Reduce your factoring costs without switching
You can lower factoring fees without changing factors, if you have the negotiating room that consistent volume creates. Carriers with strong invoice flow rarely pay the public rate.
Ask for a volume-tier discount once monthly volume is steady.
Negotiate ACH fees down or to zero on a fixed monthly count.
Submit invoices the same day you deliver to avoid tiered-rate jumps.
Push your largest, most reliable brokers onto the factor's preferred list to lower customer-credit risk.
Time your renewal conversation 90 days before the renewal window opens.
Pair the conversation with clean books. Factors offer better terms to carriers who can show clear monthly close numbers, low DSO, and consistent invoice volume. Faster invoicing directly improves your factoring economics.
If you want to see your real factoring cost lane by lane and load by load, book a Fintruck demo and bring last month's factor statement.
FAQs
What is a typical factoring fee in trucking?
Freight factoring fees typically run between 0.90 and 3.50 percent of the invoice value. The exact rate depends on monthly volume, your customers' credit, contract length, and whether the contract is recourse or non-recourse.

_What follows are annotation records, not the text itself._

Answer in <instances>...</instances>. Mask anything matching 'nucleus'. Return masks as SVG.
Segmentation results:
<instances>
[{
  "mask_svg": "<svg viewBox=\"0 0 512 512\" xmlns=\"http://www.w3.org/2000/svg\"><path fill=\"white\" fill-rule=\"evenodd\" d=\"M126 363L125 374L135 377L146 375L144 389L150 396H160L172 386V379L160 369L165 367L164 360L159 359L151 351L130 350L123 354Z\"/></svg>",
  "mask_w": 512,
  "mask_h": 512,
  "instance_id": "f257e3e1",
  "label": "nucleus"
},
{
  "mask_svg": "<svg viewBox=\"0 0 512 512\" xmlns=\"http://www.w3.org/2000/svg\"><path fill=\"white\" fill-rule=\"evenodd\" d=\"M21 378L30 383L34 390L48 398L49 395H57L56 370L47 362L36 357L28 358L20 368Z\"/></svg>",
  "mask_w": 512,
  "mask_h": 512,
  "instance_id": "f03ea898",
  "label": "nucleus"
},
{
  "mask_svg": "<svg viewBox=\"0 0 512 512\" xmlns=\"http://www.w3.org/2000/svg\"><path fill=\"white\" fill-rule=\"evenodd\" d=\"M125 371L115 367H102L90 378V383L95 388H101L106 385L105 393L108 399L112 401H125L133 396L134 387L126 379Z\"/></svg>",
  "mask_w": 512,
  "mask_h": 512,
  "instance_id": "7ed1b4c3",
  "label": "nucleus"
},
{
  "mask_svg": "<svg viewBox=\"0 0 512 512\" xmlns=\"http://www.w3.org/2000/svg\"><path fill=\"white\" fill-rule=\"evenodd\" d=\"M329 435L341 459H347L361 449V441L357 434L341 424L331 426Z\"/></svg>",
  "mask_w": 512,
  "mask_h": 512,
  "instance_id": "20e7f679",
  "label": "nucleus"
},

What is the difference between recourse and non-recourse factoring fees?
Non-recourse factoring usually costs 0.25 to 1.00 percentage point more than recourse, because the factor absorbs broker bankruptcy risk in defined cases. Recourse is cheaper but charges back unpaid invoices to you, so the cash advance is reclaimed.
Are there hidden fees in factoring contracts?
Yes, the most common are ACH or wire fees, monthly minimums, origination fees, UCC filing fees, credit-check fees, renewal fees, and early termination fees. Calculate the all-in annual cost on realistic invoice volume before signing.
How can I lower my factoring rate?
Negotiate at renewal with consistent invoice volume, low DSO, and reliable broker credit. Volume-tier discounts, capped ACH fees, and removed monthly minimums are the most achievable wins, often without changing factors.